Eolie

Quand mon ombre cueille les éoliennes comme on cueille les marguerites

Dressée sur la colline, belle effrontée, tu étais jolie Éolie.


Si longue jambe et pâles d’hélices, vertige de fleur en offrande à Éole.

J’ai aimé ton nom, il me revenait en frémissement comme le murmure d’un souffle sur ma peau.

Dis-moi Éolie, qu’est-ce que le vent ?
Une caresse qui se glisse, un délice du mouvement ?

Fougueuse, tu te cabrais, t’emportais face à Éole qui s’emparaient de toi pour un long vibrement.
Joueuse, une brise comme une amourette te tournait la tête.
Je t’aimais un peu beaucoup à la folie, c’est moi qui t’ai cueilli Éolie et bêtement, j’ai semé tes pétales en passager du vent.

Les jours ont passé, le vent a soufflé et toutes celles qui ont repoussé m’ont délaissé.
Je les entends encore murmurer quand revient Éole, mais plus jamais elles ne seront miennes ces éoliennes.

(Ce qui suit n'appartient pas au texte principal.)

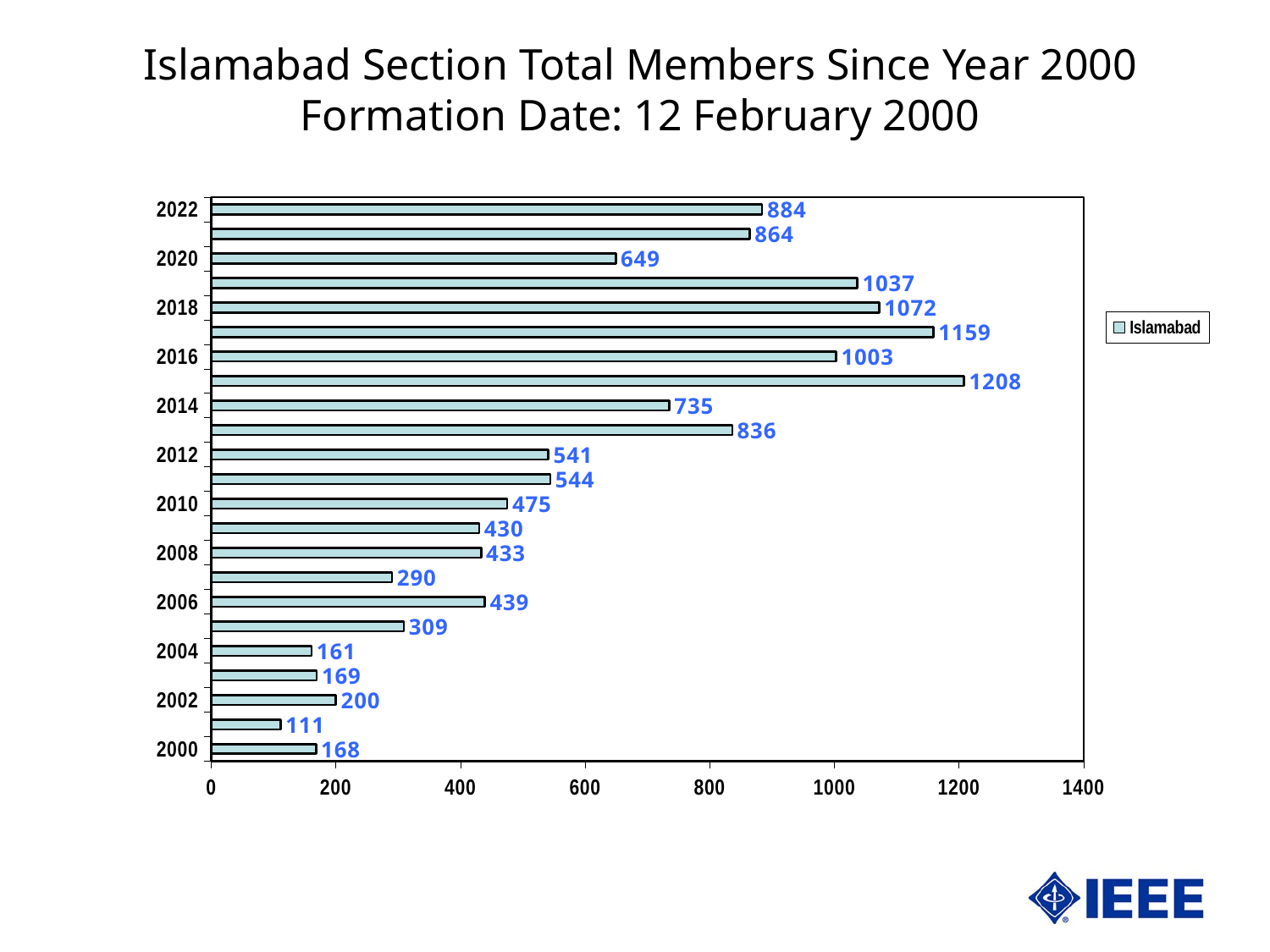
What is the series name shown in the legend? Islamabad What is the highest value shown on the chart? 1208 What is the difference between the values for 2018 and 2020? 423 What is the value for 2022? 884 How many series does the legend list? 1 What is the value for 2016? 1003 How many bars are plotted on the chart? 23 Which is larger, the value for 2012 or the value for 2014? 2014 What kind of chart is shown? bar chart What is the value for 2010? 475 What is the lowest value shown on the chart? 111 What is the value for 2000? 168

(Éolie, ton pseudo qui m’avait séduit. Tes textes humoristiques qui relataient de savoureux petits moments de vie à Charleville me faisaient rire. J’aimais ton humour et la photo qui te montrait louchant sur un papillon venu se poser sur le bout de ton nez. Amoureuse des éoliennes quand le vent se lève souvent je pense à toi Éolie.)